Choi Soo Ho, Kim Yongsung, Jeon Il, Kim Hyunseok
Department of Nano Engineering, Department of Nano Science and Technology, SKKU Advanced Institute of Nanotechnology (SAINT), Sungkyunkwan University (SKKU), Suwon, 16419, Republic of Korea.
Department of Electrical and Computer Engineering, Nick Holonyak, Jr. Micro and Nanotechnology Laboratory, University of Illinois Urbana-Champaign, Urbana, IL, 61801, USA.
Adv Mater. 2025 Mar;37(12):e2411108. doi: 10.1002/adma.202411108. Epub 2024 Oct 19.

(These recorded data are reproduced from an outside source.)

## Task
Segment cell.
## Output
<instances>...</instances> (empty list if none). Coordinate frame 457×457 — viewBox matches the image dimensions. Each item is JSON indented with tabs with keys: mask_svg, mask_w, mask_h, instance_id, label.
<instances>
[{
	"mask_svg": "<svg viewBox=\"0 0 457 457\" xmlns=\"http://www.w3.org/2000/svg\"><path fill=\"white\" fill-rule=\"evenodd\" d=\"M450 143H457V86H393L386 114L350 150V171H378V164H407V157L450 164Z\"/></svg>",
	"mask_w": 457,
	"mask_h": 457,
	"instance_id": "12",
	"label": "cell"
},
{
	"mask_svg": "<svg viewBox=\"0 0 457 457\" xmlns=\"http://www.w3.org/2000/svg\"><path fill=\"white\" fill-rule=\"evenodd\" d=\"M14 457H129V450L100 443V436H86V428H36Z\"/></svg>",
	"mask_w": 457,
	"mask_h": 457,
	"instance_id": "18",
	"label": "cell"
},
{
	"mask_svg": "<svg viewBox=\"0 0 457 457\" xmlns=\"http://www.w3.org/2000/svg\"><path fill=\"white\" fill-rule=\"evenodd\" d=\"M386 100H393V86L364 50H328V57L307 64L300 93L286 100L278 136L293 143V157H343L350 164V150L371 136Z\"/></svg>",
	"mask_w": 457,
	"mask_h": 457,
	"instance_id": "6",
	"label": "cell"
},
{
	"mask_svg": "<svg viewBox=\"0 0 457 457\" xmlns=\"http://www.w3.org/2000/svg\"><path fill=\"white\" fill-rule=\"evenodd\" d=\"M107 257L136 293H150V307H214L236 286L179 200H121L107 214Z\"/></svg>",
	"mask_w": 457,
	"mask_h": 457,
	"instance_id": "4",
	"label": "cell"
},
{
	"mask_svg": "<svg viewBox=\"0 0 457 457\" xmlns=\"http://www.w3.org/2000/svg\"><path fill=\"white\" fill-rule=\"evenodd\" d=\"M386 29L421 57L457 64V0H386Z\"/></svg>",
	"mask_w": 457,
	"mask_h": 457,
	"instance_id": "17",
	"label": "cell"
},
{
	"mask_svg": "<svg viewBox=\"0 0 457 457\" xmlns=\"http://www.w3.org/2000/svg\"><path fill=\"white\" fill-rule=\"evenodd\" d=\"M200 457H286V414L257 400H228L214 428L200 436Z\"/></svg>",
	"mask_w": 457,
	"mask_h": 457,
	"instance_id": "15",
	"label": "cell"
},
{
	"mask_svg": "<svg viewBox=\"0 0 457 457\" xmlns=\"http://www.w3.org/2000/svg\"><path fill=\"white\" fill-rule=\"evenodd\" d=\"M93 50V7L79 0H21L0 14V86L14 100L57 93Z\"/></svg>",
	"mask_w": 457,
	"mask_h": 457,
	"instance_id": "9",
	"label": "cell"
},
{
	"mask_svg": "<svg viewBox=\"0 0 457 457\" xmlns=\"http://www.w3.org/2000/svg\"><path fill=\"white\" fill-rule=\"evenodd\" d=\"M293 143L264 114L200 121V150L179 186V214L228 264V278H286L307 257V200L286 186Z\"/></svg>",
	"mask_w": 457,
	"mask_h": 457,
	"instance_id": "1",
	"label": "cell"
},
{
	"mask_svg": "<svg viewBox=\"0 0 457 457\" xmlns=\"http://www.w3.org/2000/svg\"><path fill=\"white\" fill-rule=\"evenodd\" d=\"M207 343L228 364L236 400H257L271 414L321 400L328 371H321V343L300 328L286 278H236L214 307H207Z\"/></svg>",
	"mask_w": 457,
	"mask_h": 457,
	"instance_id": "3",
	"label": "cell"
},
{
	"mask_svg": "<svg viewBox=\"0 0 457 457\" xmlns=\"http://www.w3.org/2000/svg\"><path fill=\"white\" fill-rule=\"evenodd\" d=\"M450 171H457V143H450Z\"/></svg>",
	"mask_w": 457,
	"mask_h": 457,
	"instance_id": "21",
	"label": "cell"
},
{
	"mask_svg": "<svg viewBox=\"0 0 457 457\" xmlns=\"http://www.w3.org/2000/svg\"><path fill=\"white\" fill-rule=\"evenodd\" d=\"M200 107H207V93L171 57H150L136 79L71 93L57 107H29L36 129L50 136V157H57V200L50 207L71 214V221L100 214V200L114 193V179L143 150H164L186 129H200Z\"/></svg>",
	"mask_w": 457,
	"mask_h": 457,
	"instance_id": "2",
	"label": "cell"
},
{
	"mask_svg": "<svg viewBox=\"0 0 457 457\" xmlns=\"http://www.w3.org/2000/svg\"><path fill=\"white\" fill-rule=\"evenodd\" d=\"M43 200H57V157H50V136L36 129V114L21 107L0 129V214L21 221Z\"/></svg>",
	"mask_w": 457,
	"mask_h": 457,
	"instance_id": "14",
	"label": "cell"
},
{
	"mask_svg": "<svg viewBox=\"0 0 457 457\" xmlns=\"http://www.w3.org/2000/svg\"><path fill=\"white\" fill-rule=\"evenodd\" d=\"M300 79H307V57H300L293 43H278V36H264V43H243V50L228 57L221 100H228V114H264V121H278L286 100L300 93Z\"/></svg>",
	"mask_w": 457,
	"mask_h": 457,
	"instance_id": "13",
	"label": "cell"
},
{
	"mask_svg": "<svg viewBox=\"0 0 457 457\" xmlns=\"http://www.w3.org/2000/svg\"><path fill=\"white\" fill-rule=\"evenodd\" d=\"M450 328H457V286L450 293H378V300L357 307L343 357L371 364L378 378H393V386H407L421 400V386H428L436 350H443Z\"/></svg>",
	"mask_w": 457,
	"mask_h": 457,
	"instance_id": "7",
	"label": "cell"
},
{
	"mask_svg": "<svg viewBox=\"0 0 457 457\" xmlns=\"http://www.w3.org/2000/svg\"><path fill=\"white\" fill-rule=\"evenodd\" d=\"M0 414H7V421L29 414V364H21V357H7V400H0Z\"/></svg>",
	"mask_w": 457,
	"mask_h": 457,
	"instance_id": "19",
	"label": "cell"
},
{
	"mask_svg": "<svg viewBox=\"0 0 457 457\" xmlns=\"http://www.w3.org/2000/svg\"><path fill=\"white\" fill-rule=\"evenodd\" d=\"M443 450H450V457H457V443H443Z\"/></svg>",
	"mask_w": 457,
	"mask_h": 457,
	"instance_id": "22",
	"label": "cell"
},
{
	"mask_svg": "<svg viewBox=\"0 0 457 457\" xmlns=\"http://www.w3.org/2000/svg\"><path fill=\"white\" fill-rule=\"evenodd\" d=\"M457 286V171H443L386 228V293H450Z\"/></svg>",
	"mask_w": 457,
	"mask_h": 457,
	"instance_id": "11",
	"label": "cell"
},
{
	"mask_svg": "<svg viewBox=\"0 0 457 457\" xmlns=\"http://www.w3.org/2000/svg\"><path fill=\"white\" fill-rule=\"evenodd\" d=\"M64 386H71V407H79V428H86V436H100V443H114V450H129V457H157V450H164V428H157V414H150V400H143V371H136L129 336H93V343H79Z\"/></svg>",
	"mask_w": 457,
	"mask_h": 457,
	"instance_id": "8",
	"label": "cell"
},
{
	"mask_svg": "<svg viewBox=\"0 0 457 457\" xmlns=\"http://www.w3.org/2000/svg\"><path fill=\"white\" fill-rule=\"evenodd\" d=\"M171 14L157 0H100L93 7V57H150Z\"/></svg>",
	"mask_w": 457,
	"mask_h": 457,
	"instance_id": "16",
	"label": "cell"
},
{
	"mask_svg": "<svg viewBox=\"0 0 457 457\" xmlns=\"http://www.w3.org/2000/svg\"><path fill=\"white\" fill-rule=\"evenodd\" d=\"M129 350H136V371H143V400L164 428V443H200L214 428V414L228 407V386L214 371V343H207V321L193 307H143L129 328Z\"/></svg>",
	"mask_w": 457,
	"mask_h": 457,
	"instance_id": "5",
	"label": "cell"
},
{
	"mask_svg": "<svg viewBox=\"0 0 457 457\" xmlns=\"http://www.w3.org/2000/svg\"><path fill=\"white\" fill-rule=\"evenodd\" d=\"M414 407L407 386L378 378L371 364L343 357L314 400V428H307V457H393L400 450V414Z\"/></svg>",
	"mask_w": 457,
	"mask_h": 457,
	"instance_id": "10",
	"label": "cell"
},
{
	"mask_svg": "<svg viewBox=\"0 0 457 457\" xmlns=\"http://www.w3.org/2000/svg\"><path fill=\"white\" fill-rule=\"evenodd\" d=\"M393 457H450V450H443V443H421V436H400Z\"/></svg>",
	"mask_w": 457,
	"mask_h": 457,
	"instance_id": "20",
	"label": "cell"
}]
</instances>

Wide-bandgap semiconductors (WBGs) are crucial building blocks of many modern electronic devices. However, there is significant room for improving the crystal quality, available choice of materials/heterostructures, scalability, and cost-effectiveness of WBGs. In this regard, utilizing layered 2D materials in conjunction with WBG is emerging as a promising solution. This review presents recent advancements in the integration of WBGs and 2D materials, including fabrication techniques, mechanisms, devices, and novel functionalities. The properties of various WBGs and 2D materials, their integration techniques including epitaxial and nonepitaxial growth methods as well as transfer techniques, along with their advantages and challenges, are discussed. Additionally, devices and applications based on the WBG/2D heterostructures are introduced. Distinctive advantages of merging 2D materials with WBGs are described in detail, along with perspectives on strategies to overcome current challenges and unlock the unexplored potential of WBG/2D heterostructures.
宽带隙半导体(WBGs)是许多现代电子设备的关键组成部分。然而,在提高WBGs的晶体质量、材料/异质结构的可选性、可扩展性和成本效益方面仍有很大空间。在这方面,将二维层状材料与WBGs结合使用正成为一种有前景的解决方案。本文综述了WBGs与二维材料集成的最新进展,包括制造技术、机理、器件和新功能。讨论了各种WBGs和二维材料的特性、它们的集成技术,包括外延和非外延生长方法以及转移技术,以及它们的优点和挑战。此外,还介绍了基于WBG/二维异质结构的器件和应用。详细描述了将二维材料与WBGs合并的独特优势,以及克服当前挑战和释放WBG/二维异质结构未开发潜力的策略展望。